Fabio Monti, Corriere della Sera 17/1/2014, 17 gennaio 2014
QUARANT’ANNI FA IL MONDO SCOPRI’ L’ERESIA OLANDESE DEL CALCIO TOTALE
L’esordio di Clarence Seedorf da allenatore nel campionato italiano arriva a 40 anni dallo storico secondo posto dell’Olanda al Mondiale di Germania, la finale persa (2-1) contro la nazionale di Beckenbauer (7 luglio 1974). Quella coppa del mondo è stata l’epifania mediatica del «calcio totale», avvenuta per paradosso quando già si intravvedono i segnali del declino. L’Olanda arriva all’appuntamento in Germania, dopoché l’Ajax, battuta nella finale di Coppa dei campioni 1969 (4-1 con il Milan di Rocco), ha dominato l’Europa per tre anni, superando all’ultimo ostacolo Panathinaikos (1971), Inter (1972) e Juve (1973, senza Cruijff), ma è stata eliminata dal Cska Sofia negli ottavi dell’edizione 1974 (ai supplementari). Nel 1970 era stato il Feyenoord di Rotterdam, guidato dal grande Happel, a conquistare la coppa. Che sia l’Olanda e non l’Ajax a stupire il globo pallonaro è dovuto semplicemente al fatto che allora si vedevano in tv pochissime gare di Coppa dei campioni e tutto il Mondiale (e pure a colori), partita per partita. Gli arancioni che perdono il titolo mondiale, dopo aver meritato di vincerlo, giocano con Jongbloed in porta; Krol, Rijsberger, Suurbier e Jansen in difesa; Haan, Van Hanegem e Neeskens a centrocampo; Cruijff, Rensenbrink e Rep in attacco.
In realtà l’Olanda, con Rinus Michels c.t., classe 1928, stratega di eccezionale qualità (sarà proclamato «allenatore del secolo»), non fa altro che esaltare i principi che hanno fatto grande l’Ajax, allenata dallo stesso Michels (emigrato nel 1971 al Barcellona, con Kovacs al suo posto), che aveva giocato con i Lancieri sotto la guida di Jack Reynolds (1945-1947). Era stato lui a gettare le basi del calcio totale, che rappresenta la vera rivoluzione calcistica dell’ultimo mezzo secolo. Il «total voetbal» ha spostato la figura del giocatore da una dimensione tecnica ad una (quasi) essenzialmente dinamica, puntando su pressing, fuorigioco, incessante movimento, capacità di giocare sullo (e nello) spazio prima che sull’uomo, passaggi corti. Concetti non nuovi (il «taca la bala» di Helenio Herrera, il «movimiento» di Heriberto), ma studiati e applicati con rigore tattico e totale dedizione alla causa.

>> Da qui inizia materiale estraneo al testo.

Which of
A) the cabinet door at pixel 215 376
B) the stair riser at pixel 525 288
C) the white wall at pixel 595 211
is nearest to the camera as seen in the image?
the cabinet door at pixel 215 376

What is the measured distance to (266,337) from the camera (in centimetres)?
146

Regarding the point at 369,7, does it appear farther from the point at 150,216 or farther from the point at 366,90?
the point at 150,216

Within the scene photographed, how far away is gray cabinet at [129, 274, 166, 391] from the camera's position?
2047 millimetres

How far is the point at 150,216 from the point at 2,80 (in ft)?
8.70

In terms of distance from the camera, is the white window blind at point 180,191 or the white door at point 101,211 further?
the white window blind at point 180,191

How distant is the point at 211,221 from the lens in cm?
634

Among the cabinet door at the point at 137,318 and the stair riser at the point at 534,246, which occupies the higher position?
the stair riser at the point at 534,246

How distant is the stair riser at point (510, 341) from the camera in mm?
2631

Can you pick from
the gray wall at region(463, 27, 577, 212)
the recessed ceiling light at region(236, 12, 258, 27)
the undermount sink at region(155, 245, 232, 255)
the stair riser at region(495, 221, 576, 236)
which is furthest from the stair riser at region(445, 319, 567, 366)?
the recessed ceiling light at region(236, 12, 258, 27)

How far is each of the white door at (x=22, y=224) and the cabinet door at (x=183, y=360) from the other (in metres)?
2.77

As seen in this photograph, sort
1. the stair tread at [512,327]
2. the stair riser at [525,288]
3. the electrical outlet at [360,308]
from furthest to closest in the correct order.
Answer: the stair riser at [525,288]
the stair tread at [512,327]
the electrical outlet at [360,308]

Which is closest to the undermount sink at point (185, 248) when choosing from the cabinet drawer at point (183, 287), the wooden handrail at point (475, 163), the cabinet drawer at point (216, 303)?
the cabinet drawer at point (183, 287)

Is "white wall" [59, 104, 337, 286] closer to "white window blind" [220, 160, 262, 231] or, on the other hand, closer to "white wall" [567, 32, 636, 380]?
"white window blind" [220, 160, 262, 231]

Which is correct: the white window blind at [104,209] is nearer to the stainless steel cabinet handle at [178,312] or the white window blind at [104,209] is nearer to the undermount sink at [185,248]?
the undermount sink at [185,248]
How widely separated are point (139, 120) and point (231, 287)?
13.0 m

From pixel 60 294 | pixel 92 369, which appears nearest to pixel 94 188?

La pietra angolare è rappresentata dalla spersonalizzazione dei ruoli, sempre più sfumati, per approdare all’idea di giocatore universale, eclettico, polivalente, con caratteristiche di interscambiabilità. In sintesi: «il centravanti che diventa spazio», secondo la suggestiva definizione di Roberto Beccantini. Un lavoro che nasce nei vivai (quello dell’Ajax ha fatto storia), dove i ragazzi si allenano, abituandosi a fare tutto, come dimostreranno più avanti i casi di Gullit (nato difensore) e dello stesso Seedorf. Un sistema di gioco che va molto oltre il vecchio catenaccio, senza rinnegare la fase difensiva.
La difesa a zona, che negli anni Settanta è giudicata un azzardo se non proprio un’eresia (chiedere a Vinicio che l’aveva esportata nel Napoli del 1975), giocatori (portiere compreso) bravi con i piedi, per cominciare l’azione dal basso, raddoppio di marcatura o marcatura plurima e dinamica sull’uomo in possesso della palla, pressione continua per recuperare il pallone (Aldo Giordani, grande commentatore di basket, la spiegherà nei dettagli e con le prime frecce in tv alla «Domenica sportiva» del 30 giugno 1974), squadra corta. A dar corpo alla rivoluzione (che non può mai essere permanente), come sempre nel calcio, sono i campioni, Cruijff prima e più di tutti, insieme con gli interpreti di una generazione, che in qualche modo riuscirà a resistere fino al Mondiale 1978 (senza Cruijff a Barcellona dal 1973 e fuori dalla nazionale per scelta nel 1977), altro secondo posto, finale persa contro l’Argentina.
Il «calcio totale» ha avuto molti ammiratori e tanti imitatori, ma anche grandi apostoli: il Milan di Sacchi; il Barcellona, nella continuità di allenatori olandesi (Michels, Cruijff, van Gaal, Rijkaard) fino al più olandese di tutti, pur essendo catalano (Guardiola); la nazionale spagnola di Del Bosque, che ha vinto il Mondiale 2010, battendo, con il tiki-taka, in finale l’Olanda di van Marwijk, che aveva molto corretto quel sistema. Ma la festa del calcio totale è stato l’Europeo del 1988, vinto dall’Olanda a Monaco, 14 anni dopo il Mondiale 1974, con Michels tornato sulla panchina della nazionale a «miracol mostrare».